The policy advances the PRA’s safety and soundness objective, supports competition by applying to all eligible firms, and enhances UK competitiveness and growth by minimising lending disruptions. PS7/25 was published alongside CP12/25, which proposes broader Pillar 2A methodology updates.
International firms: Updates to SS5/21 and branch reporting (20 May 2025)
The Prudential Regulation Authority (PRA) released PS6/25, updating its supervisory approach for international banks in the UK, as outlined in Supervisory Statement SS5/21 and branch reporting rules. This applies to non-UK headquartered banks, their groups, and UK firms with global trading activities.
Key Updates:
- Branch Risk Appetite: Increased FSCS-covered deposit thresholds by 30% to £130m and £650m to reflect inflation, and introduced a £300m threshold for instant access retail/small business deposits, encouraging subsidiaries over branches for higher amounts to enhance oversight, post-Silicon Valley Bank lessons.
- Booking Models: Clarified expectations for UK trading banks and branches, focusing on prudent risk management for activities like secured financing, with streamlined terminology and cooperative resolution of regulatory conflicts.

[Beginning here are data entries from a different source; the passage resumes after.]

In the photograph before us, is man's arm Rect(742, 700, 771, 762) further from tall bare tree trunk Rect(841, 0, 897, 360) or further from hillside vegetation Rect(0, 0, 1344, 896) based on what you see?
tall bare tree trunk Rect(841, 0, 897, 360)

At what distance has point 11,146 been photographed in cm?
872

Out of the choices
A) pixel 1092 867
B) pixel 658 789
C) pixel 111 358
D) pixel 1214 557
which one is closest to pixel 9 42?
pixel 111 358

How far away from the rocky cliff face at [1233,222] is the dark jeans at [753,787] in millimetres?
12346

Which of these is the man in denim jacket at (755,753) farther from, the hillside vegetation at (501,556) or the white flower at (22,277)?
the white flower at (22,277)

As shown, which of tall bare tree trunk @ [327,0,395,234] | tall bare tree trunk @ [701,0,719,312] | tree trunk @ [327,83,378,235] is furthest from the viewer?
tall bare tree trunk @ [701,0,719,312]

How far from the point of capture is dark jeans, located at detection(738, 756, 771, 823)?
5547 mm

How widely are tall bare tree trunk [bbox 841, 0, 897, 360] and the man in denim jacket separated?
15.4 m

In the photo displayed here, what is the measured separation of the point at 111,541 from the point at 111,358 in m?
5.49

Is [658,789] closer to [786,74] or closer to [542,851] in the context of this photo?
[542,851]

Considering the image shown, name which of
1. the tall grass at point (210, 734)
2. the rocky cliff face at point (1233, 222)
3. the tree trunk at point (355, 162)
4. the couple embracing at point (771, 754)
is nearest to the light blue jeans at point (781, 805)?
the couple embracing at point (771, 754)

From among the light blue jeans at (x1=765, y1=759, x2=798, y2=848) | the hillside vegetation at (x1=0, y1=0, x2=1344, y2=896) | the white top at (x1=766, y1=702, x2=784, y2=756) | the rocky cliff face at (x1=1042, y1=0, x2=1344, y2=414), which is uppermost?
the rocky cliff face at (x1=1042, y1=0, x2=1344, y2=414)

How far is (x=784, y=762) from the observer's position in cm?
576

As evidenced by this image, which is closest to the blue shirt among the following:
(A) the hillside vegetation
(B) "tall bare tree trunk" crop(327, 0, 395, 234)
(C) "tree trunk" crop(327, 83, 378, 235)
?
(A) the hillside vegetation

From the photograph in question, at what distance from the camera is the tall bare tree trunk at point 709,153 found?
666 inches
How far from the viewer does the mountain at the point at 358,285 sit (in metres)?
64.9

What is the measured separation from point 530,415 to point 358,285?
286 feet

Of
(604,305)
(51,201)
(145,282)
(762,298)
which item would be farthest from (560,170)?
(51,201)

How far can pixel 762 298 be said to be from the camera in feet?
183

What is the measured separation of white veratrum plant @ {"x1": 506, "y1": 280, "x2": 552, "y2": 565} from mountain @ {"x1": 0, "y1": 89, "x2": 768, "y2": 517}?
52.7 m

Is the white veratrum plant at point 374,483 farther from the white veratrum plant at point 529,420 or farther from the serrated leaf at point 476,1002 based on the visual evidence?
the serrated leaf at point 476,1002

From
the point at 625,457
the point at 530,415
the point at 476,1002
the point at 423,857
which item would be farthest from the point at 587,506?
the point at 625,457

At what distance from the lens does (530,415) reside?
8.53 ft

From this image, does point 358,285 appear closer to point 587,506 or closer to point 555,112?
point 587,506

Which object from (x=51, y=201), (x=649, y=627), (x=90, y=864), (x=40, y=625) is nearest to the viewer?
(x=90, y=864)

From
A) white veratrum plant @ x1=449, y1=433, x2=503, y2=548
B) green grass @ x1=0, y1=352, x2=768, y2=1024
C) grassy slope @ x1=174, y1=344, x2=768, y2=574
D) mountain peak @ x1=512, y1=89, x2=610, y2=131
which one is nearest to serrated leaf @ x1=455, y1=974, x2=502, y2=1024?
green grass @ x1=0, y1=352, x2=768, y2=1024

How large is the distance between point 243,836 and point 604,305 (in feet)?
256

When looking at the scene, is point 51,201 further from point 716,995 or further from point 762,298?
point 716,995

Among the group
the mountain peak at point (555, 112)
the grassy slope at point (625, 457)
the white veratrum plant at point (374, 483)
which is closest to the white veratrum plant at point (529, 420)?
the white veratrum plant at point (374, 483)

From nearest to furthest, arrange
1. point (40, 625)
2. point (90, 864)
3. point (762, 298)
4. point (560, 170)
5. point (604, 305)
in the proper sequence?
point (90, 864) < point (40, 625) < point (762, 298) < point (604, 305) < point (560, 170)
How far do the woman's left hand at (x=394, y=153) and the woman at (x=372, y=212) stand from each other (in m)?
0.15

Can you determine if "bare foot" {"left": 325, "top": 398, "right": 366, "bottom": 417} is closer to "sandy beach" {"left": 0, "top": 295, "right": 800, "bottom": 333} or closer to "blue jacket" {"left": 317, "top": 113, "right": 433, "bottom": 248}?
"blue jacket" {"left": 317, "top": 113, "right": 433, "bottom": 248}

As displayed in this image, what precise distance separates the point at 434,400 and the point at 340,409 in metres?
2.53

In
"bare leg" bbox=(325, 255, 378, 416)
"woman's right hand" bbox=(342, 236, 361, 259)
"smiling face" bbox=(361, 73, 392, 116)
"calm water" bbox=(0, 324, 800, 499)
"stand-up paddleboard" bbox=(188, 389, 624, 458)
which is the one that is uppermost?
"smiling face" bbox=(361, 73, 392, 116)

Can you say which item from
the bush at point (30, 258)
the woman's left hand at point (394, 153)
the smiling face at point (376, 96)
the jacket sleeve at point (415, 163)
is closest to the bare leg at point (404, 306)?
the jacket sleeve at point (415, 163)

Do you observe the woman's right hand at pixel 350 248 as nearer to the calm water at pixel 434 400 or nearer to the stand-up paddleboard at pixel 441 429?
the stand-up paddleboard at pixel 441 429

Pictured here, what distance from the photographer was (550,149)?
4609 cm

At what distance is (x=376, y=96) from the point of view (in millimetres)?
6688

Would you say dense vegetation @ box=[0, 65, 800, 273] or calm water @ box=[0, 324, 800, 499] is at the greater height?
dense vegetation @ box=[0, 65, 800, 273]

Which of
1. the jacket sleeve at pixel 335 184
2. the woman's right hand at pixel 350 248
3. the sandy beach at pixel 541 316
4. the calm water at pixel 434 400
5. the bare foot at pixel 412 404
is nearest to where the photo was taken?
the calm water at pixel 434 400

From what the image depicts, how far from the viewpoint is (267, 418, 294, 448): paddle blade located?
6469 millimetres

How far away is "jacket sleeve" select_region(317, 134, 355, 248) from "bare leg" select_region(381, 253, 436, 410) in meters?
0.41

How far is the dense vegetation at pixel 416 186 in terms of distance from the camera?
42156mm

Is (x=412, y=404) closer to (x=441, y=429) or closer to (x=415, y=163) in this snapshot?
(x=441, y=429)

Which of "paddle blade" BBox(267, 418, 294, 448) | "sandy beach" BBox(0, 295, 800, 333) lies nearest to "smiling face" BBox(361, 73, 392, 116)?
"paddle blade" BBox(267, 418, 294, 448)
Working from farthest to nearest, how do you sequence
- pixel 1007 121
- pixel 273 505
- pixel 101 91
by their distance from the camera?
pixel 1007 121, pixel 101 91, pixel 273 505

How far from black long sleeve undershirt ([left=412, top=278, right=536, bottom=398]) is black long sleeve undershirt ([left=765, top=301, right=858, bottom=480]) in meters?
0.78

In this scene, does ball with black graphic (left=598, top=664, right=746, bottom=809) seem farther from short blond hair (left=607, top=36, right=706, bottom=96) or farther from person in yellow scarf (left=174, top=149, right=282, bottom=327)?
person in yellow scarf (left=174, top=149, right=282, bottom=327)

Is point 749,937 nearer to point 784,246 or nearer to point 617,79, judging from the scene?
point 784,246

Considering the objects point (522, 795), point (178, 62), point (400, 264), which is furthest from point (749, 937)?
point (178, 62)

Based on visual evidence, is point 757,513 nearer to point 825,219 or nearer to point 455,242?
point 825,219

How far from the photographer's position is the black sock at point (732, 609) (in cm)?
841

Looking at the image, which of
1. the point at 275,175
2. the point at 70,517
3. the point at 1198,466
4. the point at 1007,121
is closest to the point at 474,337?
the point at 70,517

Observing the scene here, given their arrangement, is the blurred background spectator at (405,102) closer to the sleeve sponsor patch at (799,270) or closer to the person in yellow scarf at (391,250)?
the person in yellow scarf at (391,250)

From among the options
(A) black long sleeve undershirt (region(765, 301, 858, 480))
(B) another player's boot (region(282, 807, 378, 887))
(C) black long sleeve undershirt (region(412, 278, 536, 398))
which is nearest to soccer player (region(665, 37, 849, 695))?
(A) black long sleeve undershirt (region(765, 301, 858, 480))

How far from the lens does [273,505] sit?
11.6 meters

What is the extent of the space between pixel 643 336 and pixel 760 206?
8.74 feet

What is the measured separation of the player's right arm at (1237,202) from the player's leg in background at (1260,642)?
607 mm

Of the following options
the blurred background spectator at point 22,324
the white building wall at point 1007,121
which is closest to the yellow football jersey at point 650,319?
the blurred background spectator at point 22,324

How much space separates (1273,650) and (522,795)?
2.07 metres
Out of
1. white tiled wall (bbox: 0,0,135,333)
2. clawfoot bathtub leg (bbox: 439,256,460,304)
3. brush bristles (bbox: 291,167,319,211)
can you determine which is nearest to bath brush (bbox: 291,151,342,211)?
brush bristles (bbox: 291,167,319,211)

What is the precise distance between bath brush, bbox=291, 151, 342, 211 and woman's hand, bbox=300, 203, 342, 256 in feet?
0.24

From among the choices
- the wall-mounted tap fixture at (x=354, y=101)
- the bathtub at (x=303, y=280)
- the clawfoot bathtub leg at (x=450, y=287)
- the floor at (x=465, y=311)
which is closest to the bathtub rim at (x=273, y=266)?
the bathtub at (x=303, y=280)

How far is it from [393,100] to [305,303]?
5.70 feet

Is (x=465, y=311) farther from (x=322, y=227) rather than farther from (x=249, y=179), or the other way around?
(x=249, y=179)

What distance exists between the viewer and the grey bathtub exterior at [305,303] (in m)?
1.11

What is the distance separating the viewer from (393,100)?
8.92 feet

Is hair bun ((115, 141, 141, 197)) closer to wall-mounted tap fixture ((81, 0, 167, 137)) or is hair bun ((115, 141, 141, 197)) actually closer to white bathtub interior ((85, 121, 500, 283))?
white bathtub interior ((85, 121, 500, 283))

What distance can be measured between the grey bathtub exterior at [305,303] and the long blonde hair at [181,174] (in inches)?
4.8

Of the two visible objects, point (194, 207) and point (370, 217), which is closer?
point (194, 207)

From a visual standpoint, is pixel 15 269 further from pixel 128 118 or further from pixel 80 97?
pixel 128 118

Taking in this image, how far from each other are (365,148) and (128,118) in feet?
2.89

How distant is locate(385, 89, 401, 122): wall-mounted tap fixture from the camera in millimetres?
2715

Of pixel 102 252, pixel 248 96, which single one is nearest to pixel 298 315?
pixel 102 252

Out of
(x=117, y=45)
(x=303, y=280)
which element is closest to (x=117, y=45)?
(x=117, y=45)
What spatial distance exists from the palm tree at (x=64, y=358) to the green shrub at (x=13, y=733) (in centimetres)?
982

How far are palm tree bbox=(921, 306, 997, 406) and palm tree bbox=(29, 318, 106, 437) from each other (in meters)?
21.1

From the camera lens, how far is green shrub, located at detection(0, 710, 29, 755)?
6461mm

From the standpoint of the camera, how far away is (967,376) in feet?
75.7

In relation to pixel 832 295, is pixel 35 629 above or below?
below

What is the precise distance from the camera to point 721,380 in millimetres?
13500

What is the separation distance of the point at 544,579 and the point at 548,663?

- Liquidity Reporting: Streamlined whole-firm LCR/NSFR data collection via the Branch Return Form, effective March 1, 2026, with flexible reporting dates and clarified stress reporting.
Impact: Supports UK competitiveness and growth by easing deposit limits and reporting burdens, while strengthening safety and soundness through better oversight. Implementation starts May 20, 2025, for SS5/21 updates, and March 1, 2026, for reporting changes.
Updates to the PRA’s approach of responsible openness to international banks (20 May 2025)
The PRA clarified its "responsible openness" approach for international banks in the UK via Policy Statement PS6/25. Key updates include raising FSCS-covered deposit thresholds by 30% to £130m and £650m, adding a £300m threshold for retail/small business instant access deposits to encourage subsidiarization, clarifying booking model expectations for prudent risk management, and streamlining liquidity reporting (LCR, NSFR) via the Branch Return Form, effective March 1, 2026. These changes, prompted by lessons from Silicon Valley Bank’s failure, support UK competitiveness and growth while enhancing safety and soundness.